- [Requirements]
Repeat the material exactly as it appears.

- [Information given]
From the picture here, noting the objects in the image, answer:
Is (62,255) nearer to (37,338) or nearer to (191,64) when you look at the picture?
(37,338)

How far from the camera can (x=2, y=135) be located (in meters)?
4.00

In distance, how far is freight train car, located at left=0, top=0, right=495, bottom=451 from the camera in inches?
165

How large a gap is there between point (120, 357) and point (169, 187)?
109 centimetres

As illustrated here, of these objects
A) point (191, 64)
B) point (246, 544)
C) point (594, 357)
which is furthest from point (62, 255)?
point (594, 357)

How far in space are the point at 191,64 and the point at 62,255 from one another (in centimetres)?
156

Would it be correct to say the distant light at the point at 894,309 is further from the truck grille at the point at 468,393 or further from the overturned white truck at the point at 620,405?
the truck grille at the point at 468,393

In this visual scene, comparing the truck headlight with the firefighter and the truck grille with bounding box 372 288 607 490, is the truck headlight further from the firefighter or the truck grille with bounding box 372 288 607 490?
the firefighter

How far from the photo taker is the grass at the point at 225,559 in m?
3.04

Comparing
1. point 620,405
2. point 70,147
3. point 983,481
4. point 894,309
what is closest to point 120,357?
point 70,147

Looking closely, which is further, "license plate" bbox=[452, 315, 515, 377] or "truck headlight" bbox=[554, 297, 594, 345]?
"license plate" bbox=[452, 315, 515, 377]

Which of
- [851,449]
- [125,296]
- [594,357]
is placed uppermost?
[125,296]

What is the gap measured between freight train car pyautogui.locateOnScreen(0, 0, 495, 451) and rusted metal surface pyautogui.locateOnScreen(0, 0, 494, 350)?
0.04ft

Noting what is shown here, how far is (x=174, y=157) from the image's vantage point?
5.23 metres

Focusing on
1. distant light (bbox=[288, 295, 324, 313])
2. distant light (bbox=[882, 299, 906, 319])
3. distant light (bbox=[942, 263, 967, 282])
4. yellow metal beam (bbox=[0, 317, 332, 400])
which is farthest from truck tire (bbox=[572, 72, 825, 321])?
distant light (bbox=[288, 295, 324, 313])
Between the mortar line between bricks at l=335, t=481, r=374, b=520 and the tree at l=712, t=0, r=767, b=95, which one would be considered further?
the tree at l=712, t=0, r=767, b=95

- [Exercise answer]
From the picture here, noting the objects in the image, answer:
Is (62,255) nearer to (37,338) or nearer to (191,64) when you look at the picture?
(37,338)

How far from the camera can (x=2, y=135) be located (in meters)?
4.00

In distance, how far is freight train car, located at left=0, top=0, right=495, bottom=451 from the camera in inches?
165

How large a gap is there between point (120, 357) and point (169, 187)?
109 centimetres

As illustrated here, of these objects
A) point (191, 64)
B) point (246, 544)
C) point (594, 357)
which is furthest from point (62, 255)?
point (594, 357)

How far in space are the point at 191,64 and the point at 62,255 from one another (in centimetres)?
156

Would it be correct to say the distant light at the point at 894,309 is further from the truck grille at the point at 468,393 or further from the overturned white truck at the point at 620,405?
the truck grille at the point at 468,393

In this visual scene, comparing the truck headlight with the firefighter and the truck grille with bounding box 372 288 607 490, is the truck headlight further from the firefighter or the truck grille with bounding box 372 288 607 490?
the firefighter

How far from the photo taker is the grass at the point at 225,559 in m?
3.04

Comparing
1. point 620,405
2. point 70,147
3. point 983,481
4. point 894,309
what is closest to point 120,357?
point 70,147

Looking closely, which is further, "license plate" bbox=[452, 315, 515, 377] or "truck headlight" bbox=[554, 297, 594, 345]?
"license plate" bbox=[452, 315, 515, 377]

Which of
- [851,449]
- [125,296]
- [594,357]
is placed uppermost?
[125,296]

What is the gap measured between freight train car pyautogui.locateOnScreen(0, 0, 495, 451) and rusted metal surface pyautogui.locateOnScreen(0, 0, 494, 350)?
0.04ft

Noting what is shown here, how far is (x=174, y=157) from the image's vantage point?
5.23 metres

Focusing on
1. distant light (bbox=[288, 295, 324, 313])
2. distant light (bbox=[882, 299, 906, 319])
3. distant light (bbox=[942, 263, 967, 282])
4. yellow metal beam (bbox=[0, 317, 332, 400])
which is farthest from truck tire (bbox=[572, 72, 825, 321])?
distant light (bbox=[288, 295, 324, 313])
Between the mortar line between bricks at l=335, t=481, r=374, b=520 and the tree at l=712, t=0, r=767, b=95, which one would be considered further?
the tree at l=712, t=0, r=767, b=95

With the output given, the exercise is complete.